Merhaba. 3. Bölümle karşınızdayım. Umarım beğeniyorsunuzdur. İyi okumalar...
16.09.2017
**********
"Günaydın" diye şakıdım Buketin yanına oturup."Günaydın, canım" dedi o da gülümseyerek. "Güzel bir kahvaltı yapalım mı bugün?"
"Olur. Evimde kahvaltı yapmayı özledim ya."
"Aynen" dedi ve yerinden kalkıp beni de kaldırdı. Bugün Cumartesi olduğu için işe öğleden sonra gidecektik. Uzun zamandır evimizde yapamadığımız güzel bir kahvaltıyı hak etmiştik yani. Birlikte mutfağa girip hemen işe koyulduk.
Ben çay suyunu koyduktan sonra kilerden patates çıkarıp soymaya başladım. Güzel bir kızartma yiyebilirdik. Buket de dolaptaki sucukları ve sosisleri çıkarıp kesmeye başladı. Tabiki de domuz etinden değildi. Buketin babası müslüman değildi ama annesi sayesinde müslümanlıkla ilgili şeyleri biliyordu ve elinden geldiğince öyle davranmaya çalışıyordu. Yiyecek bir şeyler hazırlarken de dikkat ediyordu. Bu tür konuları pek konuşmadığımız için dini hakkında bir fikrim yoktu. Açıkçası beni ilgilendirmiyordu zaten. Her halükarda benim arkadaşımdı.

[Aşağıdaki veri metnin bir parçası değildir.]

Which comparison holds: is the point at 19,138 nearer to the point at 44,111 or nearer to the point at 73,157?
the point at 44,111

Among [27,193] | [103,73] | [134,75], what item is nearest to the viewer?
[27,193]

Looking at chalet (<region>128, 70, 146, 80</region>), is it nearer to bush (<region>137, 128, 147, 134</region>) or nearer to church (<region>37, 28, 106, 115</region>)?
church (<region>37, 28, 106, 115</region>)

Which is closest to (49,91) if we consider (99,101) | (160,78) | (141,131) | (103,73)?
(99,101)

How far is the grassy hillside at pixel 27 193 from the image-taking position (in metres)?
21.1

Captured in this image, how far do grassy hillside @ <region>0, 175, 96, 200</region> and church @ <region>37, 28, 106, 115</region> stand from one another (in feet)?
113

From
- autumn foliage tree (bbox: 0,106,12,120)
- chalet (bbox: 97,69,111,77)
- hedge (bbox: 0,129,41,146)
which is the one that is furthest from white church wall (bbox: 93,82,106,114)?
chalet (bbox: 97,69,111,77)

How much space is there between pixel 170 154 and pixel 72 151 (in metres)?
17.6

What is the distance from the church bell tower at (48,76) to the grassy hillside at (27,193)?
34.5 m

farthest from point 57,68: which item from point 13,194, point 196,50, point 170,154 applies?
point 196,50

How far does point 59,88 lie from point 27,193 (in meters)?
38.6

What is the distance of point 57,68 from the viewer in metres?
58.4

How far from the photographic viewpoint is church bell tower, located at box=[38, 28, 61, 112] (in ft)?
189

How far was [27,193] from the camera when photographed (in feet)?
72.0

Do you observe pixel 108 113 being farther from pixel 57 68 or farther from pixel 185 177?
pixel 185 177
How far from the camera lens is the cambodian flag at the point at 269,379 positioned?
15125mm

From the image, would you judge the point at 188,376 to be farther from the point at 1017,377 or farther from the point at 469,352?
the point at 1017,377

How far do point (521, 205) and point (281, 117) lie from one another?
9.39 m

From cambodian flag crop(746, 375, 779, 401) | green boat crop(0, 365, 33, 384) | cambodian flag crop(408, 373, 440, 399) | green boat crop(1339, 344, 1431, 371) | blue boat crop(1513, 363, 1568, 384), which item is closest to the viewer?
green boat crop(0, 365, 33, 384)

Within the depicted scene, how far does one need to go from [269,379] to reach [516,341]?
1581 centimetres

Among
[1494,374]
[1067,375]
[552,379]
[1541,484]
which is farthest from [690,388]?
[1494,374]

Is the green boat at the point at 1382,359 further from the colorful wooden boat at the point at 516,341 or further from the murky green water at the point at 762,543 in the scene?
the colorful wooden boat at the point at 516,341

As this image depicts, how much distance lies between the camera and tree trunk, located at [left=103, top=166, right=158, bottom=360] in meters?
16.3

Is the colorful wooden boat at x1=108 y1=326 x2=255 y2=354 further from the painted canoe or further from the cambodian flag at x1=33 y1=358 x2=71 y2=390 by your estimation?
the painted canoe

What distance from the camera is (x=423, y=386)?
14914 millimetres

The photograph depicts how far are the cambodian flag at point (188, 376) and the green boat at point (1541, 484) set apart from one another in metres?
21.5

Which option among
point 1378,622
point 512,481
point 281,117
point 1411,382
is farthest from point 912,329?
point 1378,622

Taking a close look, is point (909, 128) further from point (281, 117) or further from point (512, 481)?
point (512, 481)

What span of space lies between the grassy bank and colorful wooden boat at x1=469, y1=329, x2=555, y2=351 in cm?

Kahvaltı soframızı hazırladıktan sonra birlikte yarattığımız güzelliği inceledik. Ardından bir beşlik çakıp yerlerimize oturduk. Bardaklarımıza çayı doldurduktan sonra masadaki her şeyden tabağıma koyup yemeye başladım.
"Adam gibi kahvaltı yapmayalı çok uzun zaman oldu gerçekten" dedim gülümseyerek.
"Bu hafta çok yorulduk, böyle bir kahvaltıyı hak etmiştik" dedi Buket de gülümseyerek. Başımı hızlıca sallayıp onayladım.
"Kesinlikle."
"Defne" diye mırıldandı birden ses tonu değişerek.
"Hah ben de, ne zaman moralimiz bozulacak diyordum" dedim çatalımı tabağın kenarına bırakıp. "Söyle hadi."
"Ya kızma ama bana."
"Söyle bakalım" dedim daha da şüphelenerek. Kızacağım bir şey olmasaydı böyle sormazdı eminimki.
"Şimdi, Alarick bir haftadır seninle uğraşmıyordu ya" deyince başımı salladım. Gerçekten de bir haftadır benimle uğraşmıyordu, taki düne kadar. "Ama dün gene seni rahatsız etti."
"Evet."
"Ben şey yaptım" dedi tereddütle.
"Söyle, Buket" dedim güven veren bir sesle ama içimden bir ses istemediğim bir şeyi yapmış olduğunu fısıldıyordu.
"Ben babama söyledim" dedi pat diye.
"Ne?" diye bağırdım birden istemsizce. "Buket bunu nasıl yaparsın?"
"Defne, ben senin üzülmene dayanamıyorum" dedi dolan gözleriyle bana bakıp. Yapma ama, buna dayanamadığımı biliyorsun. "O pislik adama ödeyeceğine istediğin zaman babama ödersin. Böylece ona muhtaç olmamış olursun."
"Buket" diye fısıldadım ellerimi saçlarımın arasından geçirip. Ben ondan böyle bir şey istememiştim ki. Üstelik o pislik herif bu hafta borcumu beş bin euro daha arttırmıştı. Yani on beş bin euro borcum vardı ve onu Buketin babası mı ödeyecekti? "Ben bunu kabul edemem. Babana vazgeçtiğini söyle, lütfen."
"Şey, artık çok geç sanırım" dedi korkuyla gözlerime bakıp. "Babam çoktan ödemiştir."
"Ah Buket!"
"Defne, kendini kötü hissetme, lütfen" dedi elimi tutup. "O adama ödeyeceğine babama ödersin olur biter."
"Haklısın ama ben babanı zor durumda bırakmak istemiyorum" diye mırıldandım. "Ya o adam sana ve ailene zarar verirse."